Geistliches Drama

Geistliches Drama: Bezeichnung für alle aus christlicher Weltanschauung und Religionsausübung hervorgegangenen Spielvorlagen in Europa; stoffliche thematische Grundlage sind die Bibel, die Apokryphen und Heiligenlegenden. ursprünglich seit dem 10. Jahrhundert wurden Elemente der Liturgie (noch in Latein) zur anschaulichen Religionsvermittlung von Geistlichen in der Kirche dargestellt, später von Laien (in der Landessprache) in der städtlichen oder dörflichen Öffentlichkeit (auf Straßen und Plätzen). Älteste geistliche Drama sind Auferstehungs- oder Osterspiele (mit der neutestamentarische Geschichte von Jesus Auferstehung im Zentrum); später entstanden analog Weihnachts- (Krippen-, Hirten-, Dreikönigs-) und Himmelfahrtsspiele.

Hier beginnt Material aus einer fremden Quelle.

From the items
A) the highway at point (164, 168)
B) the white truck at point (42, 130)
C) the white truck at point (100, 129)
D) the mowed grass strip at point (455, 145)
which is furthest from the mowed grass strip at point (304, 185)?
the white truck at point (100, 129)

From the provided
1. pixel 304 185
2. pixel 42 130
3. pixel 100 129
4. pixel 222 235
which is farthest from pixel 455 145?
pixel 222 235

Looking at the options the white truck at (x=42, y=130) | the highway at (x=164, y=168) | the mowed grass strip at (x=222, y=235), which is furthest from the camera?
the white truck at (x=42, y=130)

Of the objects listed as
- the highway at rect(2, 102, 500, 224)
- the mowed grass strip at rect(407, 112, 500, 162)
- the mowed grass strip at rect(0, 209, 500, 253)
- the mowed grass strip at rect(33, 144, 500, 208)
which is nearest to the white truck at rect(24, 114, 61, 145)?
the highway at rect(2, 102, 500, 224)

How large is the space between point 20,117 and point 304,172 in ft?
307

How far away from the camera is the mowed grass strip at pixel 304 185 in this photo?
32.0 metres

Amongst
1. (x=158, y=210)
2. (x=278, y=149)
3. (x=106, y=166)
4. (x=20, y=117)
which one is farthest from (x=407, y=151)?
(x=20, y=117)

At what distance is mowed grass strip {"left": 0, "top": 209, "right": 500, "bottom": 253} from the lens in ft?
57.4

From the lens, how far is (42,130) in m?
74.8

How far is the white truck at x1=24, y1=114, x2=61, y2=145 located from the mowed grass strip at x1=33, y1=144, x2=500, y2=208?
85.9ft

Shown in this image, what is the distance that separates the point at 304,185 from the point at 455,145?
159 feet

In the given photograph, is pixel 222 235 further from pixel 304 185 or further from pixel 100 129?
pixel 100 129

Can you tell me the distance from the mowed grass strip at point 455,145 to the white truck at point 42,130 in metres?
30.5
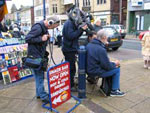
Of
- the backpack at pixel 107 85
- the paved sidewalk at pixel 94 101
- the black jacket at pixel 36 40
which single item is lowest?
the paved sidewalk at pixel 94 101

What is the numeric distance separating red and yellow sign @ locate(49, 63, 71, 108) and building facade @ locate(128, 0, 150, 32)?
877 inches

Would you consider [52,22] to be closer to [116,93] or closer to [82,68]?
[82,68]

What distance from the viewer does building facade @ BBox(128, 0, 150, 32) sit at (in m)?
22.9

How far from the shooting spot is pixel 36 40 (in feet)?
10.6

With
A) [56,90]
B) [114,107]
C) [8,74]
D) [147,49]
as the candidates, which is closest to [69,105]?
[56,90]

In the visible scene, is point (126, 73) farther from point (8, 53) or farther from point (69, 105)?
point (8, 53)

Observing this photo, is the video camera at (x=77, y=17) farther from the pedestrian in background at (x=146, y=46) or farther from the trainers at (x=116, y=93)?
the pedestrian in background at (x=146, y=46)

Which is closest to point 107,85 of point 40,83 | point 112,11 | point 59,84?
point 59,84

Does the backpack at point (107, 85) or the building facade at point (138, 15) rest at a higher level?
the building facade at point (138, 15)

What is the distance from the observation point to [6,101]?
3721 mm

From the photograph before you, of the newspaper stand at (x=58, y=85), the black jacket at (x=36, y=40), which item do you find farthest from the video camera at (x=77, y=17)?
the newspaper stand at (x=58, y=85)

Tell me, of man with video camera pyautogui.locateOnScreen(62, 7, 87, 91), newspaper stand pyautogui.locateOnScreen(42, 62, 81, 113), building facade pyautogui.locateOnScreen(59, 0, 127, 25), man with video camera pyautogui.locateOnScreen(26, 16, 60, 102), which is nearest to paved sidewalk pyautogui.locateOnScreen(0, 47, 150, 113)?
newspaper stand pyautogui.locateOnScreen(42, 62, 81, 113)

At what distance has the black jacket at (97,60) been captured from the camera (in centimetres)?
356

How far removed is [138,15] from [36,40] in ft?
80.2
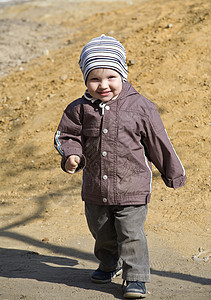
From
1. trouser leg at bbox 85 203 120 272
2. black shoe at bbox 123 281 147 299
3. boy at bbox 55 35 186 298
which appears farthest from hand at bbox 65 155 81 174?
black shoe at bbox 123 281 147 299

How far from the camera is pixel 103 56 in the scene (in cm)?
299

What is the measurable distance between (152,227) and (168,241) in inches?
12.6

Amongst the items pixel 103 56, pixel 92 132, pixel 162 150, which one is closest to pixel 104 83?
pixel 103 56

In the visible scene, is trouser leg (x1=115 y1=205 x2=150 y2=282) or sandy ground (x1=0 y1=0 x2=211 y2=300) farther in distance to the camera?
sandy ground (x1=0 y1=0 x2=211 y2=300)

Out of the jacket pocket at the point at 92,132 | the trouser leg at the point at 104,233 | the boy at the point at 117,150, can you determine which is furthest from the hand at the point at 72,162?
the trouser leg at the point at 104,233

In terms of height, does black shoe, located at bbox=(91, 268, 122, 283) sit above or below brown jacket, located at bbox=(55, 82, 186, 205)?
below

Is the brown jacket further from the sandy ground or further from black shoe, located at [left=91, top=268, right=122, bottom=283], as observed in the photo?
the sandy ground

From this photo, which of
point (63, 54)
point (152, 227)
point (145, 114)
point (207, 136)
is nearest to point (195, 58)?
point (207, 136)

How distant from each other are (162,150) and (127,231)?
0.56 m

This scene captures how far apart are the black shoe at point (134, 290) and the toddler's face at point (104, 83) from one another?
1196 mm

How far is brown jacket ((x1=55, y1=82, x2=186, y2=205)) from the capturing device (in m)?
3.04

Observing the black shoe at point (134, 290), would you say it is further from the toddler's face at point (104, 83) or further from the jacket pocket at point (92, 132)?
the toddler's face at point (104, 83)

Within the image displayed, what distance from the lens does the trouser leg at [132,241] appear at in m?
3.10

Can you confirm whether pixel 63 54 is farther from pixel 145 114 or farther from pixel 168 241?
pixel 145 114
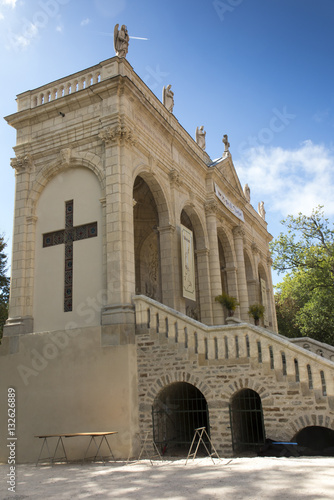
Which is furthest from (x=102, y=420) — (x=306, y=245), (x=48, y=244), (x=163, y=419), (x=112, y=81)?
(x=306, y=245)

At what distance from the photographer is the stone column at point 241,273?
2138 cm

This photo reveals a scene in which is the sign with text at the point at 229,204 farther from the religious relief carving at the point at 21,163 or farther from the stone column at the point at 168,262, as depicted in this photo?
the religious relief carving at the point at 21,163

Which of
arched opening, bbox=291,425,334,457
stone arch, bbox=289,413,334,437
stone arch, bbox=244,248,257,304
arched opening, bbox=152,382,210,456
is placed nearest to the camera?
stone arch, bbox=289,413,334,437

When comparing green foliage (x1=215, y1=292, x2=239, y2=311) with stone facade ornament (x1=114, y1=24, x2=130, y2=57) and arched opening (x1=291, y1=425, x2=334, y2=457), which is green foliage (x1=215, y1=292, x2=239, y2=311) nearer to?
arched opening (x1=291, y1=425, x2=334, y2=457)

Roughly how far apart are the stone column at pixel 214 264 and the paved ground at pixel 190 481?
28.2ft

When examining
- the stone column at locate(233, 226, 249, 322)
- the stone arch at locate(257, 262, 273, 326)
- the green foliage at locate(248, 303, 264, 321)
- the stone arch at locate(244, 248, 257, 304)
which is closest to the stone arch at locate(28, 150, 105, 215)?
the green foliage at locate(248, 303, 264, 321)

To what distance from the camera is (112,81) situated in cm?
1306

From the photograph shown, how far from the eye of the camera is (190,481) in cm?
677

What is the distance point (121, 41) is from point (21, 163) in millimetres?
5111

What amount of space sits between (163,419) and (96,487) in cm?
486

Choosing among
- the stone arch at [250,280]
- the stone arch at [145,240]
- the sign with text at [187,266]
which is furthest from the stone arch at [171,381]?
the stone arch at [250,280]

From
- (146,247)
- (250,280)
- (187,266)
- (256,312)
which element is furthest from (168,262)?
(250,280)

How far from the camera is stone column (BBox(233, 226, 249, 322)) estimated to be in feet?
70.1

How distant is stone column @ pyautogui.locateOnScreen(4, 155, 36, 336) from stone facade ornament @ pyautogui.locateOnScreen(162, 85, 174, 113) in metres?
5.85
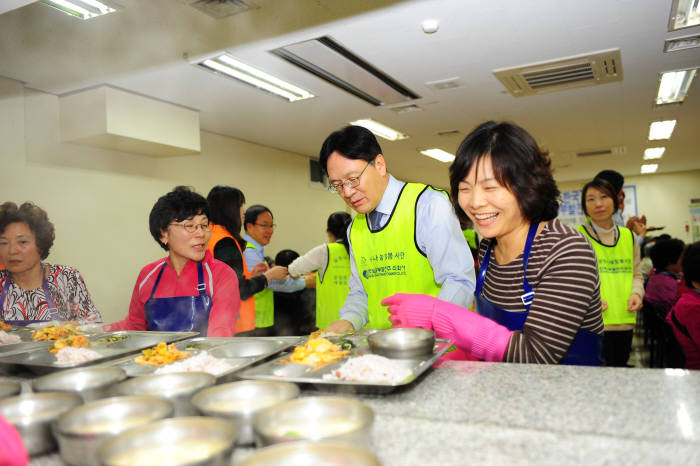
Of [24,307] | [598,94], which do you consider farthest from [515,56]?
[24,307]

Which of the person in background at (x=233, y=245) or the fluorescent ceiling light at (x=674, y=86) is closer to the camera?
the person in background at (x=233, y=245)

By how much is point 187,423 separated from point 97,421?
0.79 ft

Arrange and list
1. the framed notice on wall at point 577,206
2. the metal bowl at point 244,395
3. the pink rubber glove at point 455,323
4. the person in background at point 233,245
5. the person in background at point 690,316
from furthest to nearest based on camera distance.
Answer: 1. the framed notice on wall at point 577,206
2. the person in background at point 233,245
3. the person in background at point 690,316
4. the pink rubber glove at point 455,323
5. the metal bowl at point 244,395

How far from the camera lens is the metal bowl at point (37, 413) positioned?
89 cm

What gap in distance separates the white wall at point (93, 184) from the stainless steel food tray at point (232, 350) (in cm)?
179

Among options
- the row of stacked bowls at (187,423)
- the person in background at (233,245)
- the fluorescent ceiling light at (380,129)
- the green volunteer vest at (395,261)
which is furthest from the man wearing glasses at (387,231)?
the fluorescent ceiling light at (380,129)

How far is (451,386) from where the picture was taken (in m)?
1.18

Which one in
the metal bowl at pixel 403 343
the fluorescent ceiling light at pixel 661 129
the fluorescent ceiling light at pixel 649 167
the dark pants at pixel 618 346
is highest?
the fluorescent ceiling light at pixel 661 129

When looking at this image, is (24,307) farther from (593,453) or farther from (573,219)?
(573,219)

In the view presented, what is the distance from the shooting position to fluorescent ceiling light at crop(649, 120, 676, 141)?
6082mm

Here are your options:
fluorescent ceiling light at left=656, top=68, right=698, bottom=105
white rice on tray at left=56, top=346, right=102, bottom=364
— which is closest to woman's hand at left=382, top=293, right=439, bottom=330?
white rice on tray at left=56, top=346, right=102, bottom=364

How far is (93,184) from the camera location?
4.22 meters

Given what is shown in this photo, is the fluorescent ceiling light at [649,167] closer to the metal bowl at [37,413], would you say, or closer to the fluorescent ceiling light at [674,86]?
the fluorescent ceiling light at [674,86]

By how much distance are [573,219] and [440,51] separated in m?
10.1
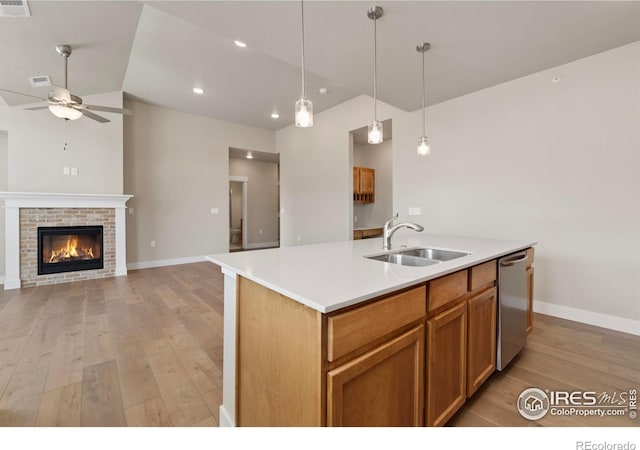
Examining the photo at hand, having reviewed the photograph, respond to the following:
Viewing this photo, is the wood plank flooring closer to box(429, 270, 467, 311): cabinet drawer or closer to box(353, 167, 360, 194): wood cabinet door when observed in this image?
box(429, 270, 467, 311): cabinet drawer

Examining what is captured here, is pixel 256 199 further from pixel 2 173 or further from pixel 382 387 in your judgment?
pixel 382 387

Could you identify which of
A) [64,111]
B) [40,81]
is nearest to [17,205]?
[40,81]

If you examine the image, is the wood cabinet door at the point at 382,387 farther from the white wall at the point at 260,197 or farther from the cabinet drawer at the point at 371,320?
the white wall at the point at 260,197

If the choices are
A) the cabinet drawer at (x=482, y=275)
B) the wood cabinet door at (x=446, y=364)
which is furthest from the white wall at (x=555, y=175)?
the wood cabinet door at (x=446, y=364)

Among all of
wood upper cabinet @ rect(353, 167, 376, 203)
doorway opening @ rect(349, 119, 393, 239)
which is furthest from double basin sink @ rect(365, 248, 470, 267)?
wood upper cabinet @ rect(353, 167, 376, 203)

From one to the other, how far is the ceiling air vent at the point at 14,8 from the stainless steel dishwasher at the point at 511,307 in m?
4.33

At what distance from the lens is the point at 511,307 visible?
190cm

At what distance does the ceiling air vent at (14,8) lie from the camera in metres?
2.26

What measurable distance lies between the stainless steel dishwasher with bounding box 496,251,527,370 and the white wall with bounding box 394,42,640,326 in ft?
4.04

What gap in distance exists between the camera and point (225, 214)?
6.29 metres

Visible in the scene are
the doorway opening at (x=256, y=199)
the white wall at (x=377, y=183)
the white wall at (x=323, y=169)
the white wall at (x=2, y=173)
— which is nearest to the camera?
the white wall at (x=2, y=173)

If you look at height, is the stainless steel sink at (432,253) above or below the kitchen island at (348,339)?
above

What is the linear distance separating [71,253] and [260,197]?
476 centimetres

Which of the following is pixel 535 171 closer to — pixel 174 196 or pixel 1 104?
pixel 174 196
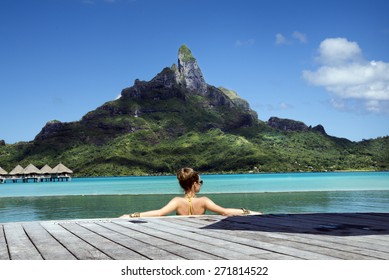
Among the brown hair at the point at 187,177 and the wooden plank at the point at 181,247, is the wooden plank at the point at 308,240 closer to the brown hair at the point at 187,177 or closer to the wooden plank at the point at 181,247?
the wooden plank at the point at 181,247

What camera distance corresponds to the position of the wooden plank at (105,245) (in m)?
2.30

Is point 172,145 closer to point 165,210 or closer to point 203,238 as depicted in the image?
point 165,210

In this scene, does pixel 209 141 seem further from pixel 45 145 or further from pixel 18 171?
pixel 18 171

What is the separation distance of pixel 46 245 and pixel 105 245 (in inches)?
13.9

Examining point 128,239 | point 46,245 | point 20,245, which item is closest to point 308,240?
point 128,239

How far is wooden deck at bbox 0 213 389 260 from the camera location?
2314 mm

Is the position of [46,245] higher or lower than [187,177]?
lower

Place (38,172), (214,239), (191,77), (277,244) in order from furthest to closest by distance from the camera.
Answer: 1. (191,77)
2. (38,172)
3. (214,239)
4. (277,244)

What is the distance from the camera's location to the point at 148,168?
10756 cm

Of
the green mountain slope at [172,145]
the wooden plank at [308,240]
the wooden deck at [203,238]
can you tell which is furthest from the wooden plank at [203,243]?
the green mountain slope at [172,145]

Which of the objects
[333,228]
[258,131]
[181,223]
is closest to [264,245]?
[333,228]

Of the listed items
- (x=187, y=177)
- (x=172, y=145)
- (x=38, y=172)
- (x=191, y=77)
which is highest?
(x=191, y=77)

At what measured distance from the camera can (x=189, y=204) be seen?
4625 mm

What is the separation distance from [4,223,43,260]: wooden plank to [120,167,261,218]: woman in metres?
1.16
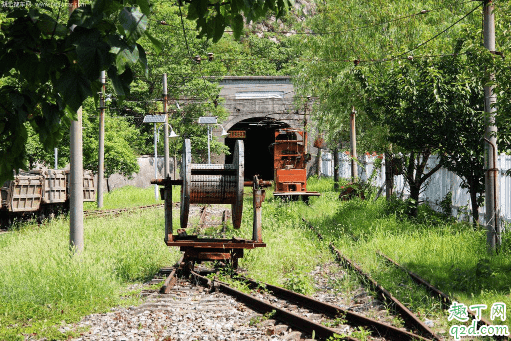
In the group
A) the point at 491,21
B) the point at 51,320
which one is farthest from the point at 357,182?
the point at 51,320

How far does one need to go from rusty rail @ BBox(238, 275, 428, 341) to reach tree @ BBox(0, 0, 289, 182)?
415cm

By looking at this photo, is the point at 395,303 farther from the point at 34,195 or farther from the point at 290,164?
the point at 290,164

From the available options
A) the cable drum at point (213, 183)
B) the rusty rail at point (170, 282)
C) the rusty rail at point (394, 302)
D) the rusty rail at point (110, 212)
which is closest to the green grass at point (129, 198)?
the rusty rail at point (110, 212)

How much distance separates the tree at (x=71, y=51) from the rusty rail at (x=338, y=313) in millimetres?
4148

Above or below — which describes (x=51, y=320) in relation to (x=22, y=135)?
below

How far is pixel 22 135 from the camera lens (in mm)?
3598

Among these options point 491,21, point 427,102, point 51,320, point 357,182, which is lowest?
point 51,320

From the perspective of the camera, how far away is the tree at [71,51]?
2602 mm

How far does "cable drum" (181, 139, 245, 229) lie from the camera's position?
9516 millimetres

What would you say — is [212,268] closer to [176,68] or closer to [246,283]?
[246,283]

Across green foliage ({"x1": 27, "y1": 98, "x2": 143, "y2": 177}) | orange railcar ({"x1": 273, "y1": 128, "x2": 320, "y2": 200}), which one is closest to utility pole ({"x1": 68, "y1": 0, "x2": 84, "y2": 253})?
orange railcar ({"x1": 273, "y1": 128, "x2": 320, "y2": 200})

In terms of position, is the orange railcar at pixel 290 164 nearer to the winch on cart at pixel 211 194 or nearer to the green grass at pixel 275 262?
the green grass at pixel 275 262

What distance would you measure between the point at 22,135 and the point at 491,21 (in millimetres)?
9764

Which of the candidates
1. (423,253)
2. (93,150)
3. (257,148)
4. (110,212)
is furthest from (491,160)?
(257,148)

Aus den Prozessionen entwickelten sich (besonders im süddeutschen Raum) Fronleichnamsspiele. Andere frühe Formen des geistlichen Dramas sind Mirakel- und Legendenspiele, die Wundertaten von Heiligen, besonders der Jungfrau Maria, darstellen, und Antichristspiele, die die Vorstellungen vom Weitende und vom Sieg Gottes über den Antichrist zeigen. Entwickeltste Formen des geistlichen Dramas sind die die Jesuslegende nachgestaltenden Mysterienspiele, die besonders im 14. und 15. Jahrhundert von den Gilden und Zünften in oft mehrtägigen Zyklen (besonders zu Ostern, Pfingsten und Weihnachten) unter Anteilnahme der gesamten Bevölkerung mit oft großem äußerem Aufwand aufgeführt wurden; dabei integrierten sich zunehmend weltliche Ereignisse und Gestalten, meist volkstümlich-komischen Charakters. Im späten Mittelalter gewannen Passionsspiele mit der Leidensgeschichte Christi im Zentrum Popularität; die Passionsspiele in Oberammergau sind seit 1634 bis heute, gegenwärtig vorwiegend als touristisches Ereignis, lebendig geblieben. Mit der Entwicklung der nationalen Theaterkulturen in der Renaissance setzte der Verfall des geistlichen Dramas im 16. und 17. Jahrhundert ein. Lediglich in katholischen Ländern entwickelten sich alte Formen, wie die Autos sacramentales in Spanien, weiter, oder es entstanden neue, wie das Jesuitendrama.